• Request: Render the lines below as a JSON list of strings, one string per line, with blank lines and pictures left out.

• Material to process:
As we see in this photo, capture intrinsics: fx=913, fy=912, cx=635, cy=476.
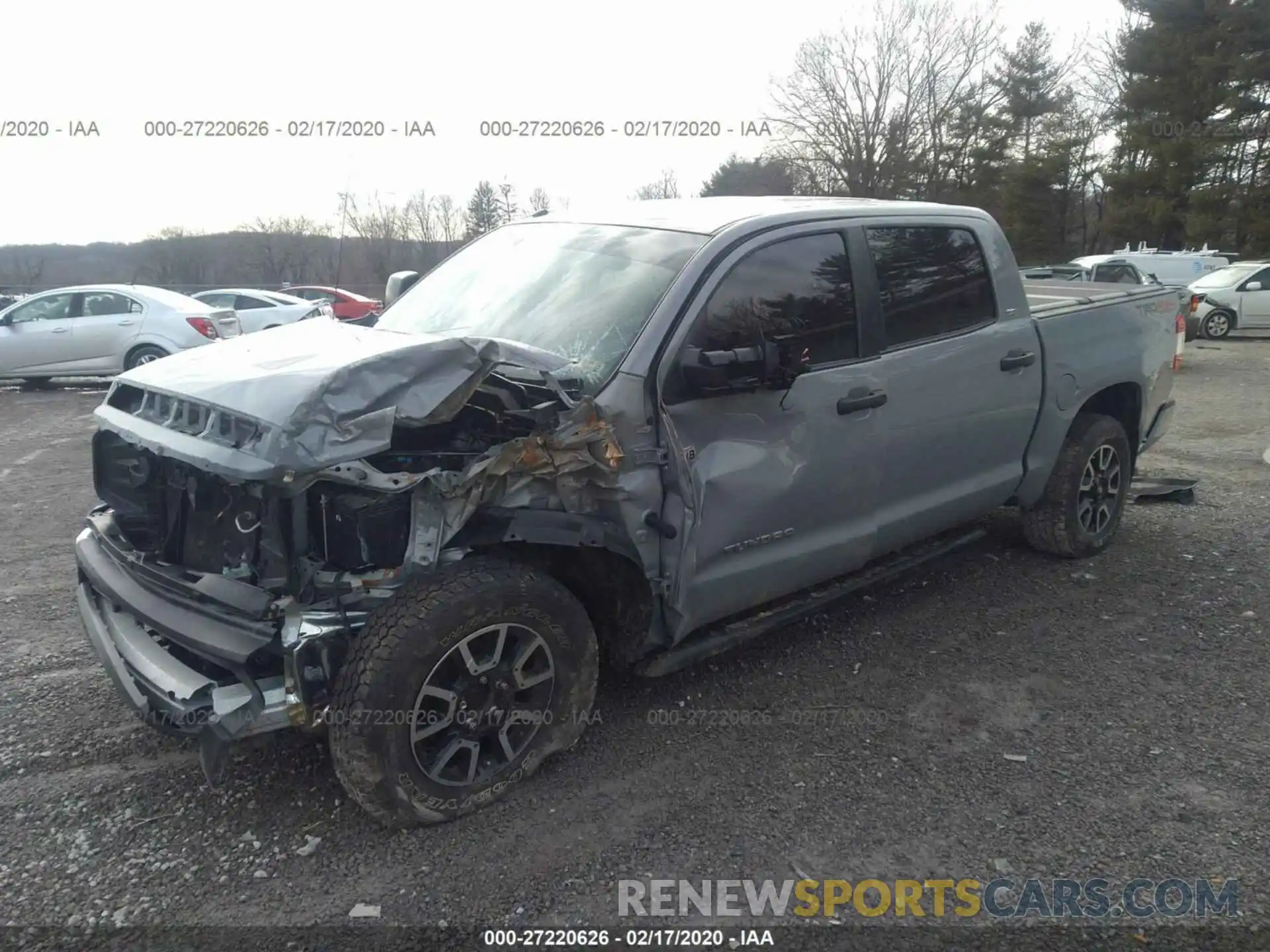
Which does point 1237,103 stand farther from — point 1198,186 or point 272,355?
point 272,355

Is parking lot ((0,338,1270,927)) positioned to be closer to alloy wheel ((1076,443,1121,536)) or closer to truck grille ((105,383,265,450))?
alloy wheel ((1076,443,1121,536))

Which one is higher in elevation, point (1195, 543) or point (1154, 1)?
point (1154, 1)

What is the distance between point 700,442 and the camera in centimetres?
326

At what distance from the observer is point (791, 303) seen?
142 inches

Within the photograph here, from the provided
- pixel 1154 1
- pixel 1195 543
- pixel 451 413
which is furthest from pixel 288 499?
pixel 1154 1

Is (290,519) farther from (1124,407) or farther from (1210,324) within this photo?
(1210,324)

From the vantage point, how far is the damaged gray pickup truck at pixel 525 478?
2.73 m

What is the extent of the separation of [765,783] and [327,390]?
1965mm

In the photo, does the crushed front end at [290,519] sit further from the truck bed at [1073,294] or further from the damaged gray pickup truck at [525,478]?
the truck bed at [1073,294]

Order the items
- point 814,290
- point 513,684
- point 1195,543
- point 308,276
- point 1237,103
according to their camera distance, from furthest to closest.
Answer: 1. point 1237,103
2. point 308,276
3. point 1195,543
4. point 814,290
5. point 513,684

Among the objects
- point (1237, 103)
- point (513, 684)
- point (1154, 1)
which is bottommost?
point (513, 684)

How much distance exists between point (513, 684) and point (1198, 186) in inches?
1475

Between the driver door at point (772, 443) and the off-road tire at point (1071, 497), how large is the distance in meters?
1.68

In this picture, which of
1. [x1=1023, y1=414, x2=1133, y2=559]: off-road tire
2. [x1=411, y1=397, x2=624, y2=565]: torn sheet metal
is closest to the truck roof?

• Written response:
[
  "As we see in this photo, capture intrinsics: fx=913, fy=912, cx=635, cy=476.",
  "Which does point 1237,103 stand farther from — point 1198,186 or point 272,355?",
  "point 272,355",
  "Is parking lot ((0,338,1270,927)) positioned to be closer to alloy wheel ((1076,443,1121,536)) or closer to truck grille ((105,383,265,450))?",
  "alloy wheel ((1076,443,1121,536))",
  "Which one is higher in elevation, point (1195, 543) or point (1154, 1)?",
  "point (1154, 1)",
  "What is the distance between point 700,442 and the camera in centimetres?",
  "326",
  "At what distance from the observer is point (791, 303) seen?",
  "142 inches",
  "Within the photograph here, from the provided",
  "- pixel 1154 1",
  "- pixel 1195 543",
  "- pixel 451 413",
  "which is furthest from pixel 288 499?",
  "pixel 1154 1",
  "Is (290,519) farther from (1124,407) or farther from (1210,324) within this photo?",
  "(1210,324)",
  "From the vantage point, how far is the damaged gray pickup truck at pixel 525 478?",
  "2.73 m",
  "What is the extent of the separation of [765,783] and [327,390]?",
  "1965mm",
  "In the photo, does the crushed front end at [290,519] sit further from the truck bed at [1073,294] or further from the damaged gray pickup truck at [525,478]?",
  "the truck bed at [1073,294]",
  "Order the items",
  "- point 814,290",
  "- point 513,684",
  "- point 1195,543",
  "- point 308,276",
  "- point 1237,103",
  "according to their camera distance, from furthest to closest.",
  "Answer: 1. point 1237,103",
  "2. point 308,276",
  "3. point 1195,543",
  "4. point 814,290",
  "5. point 513,684",
  "Among the objects",
  "- point (1237, 103)",
  "- point (513, 684)",
  "- point (1154, 1)",
  "which is bottommost?",
  "point (513, 684)",
  "How much distance exists between point (513, 684) and point (1198, 186) in inches?",
  "1475",
  "Between the driver door at point (772, 443) and the off-road tire at point (1071, 497), how large is the distance in meters?",
  "1.68",
  "In this picture, which of",
  "1. [x1=1023, y1=414, x2=1133, y2=559]: off-road tire",
  "2. [x1=411, y1=397, x2=624, y2=565]: torn sheet metal",
  "is closest to the truck roof?"
]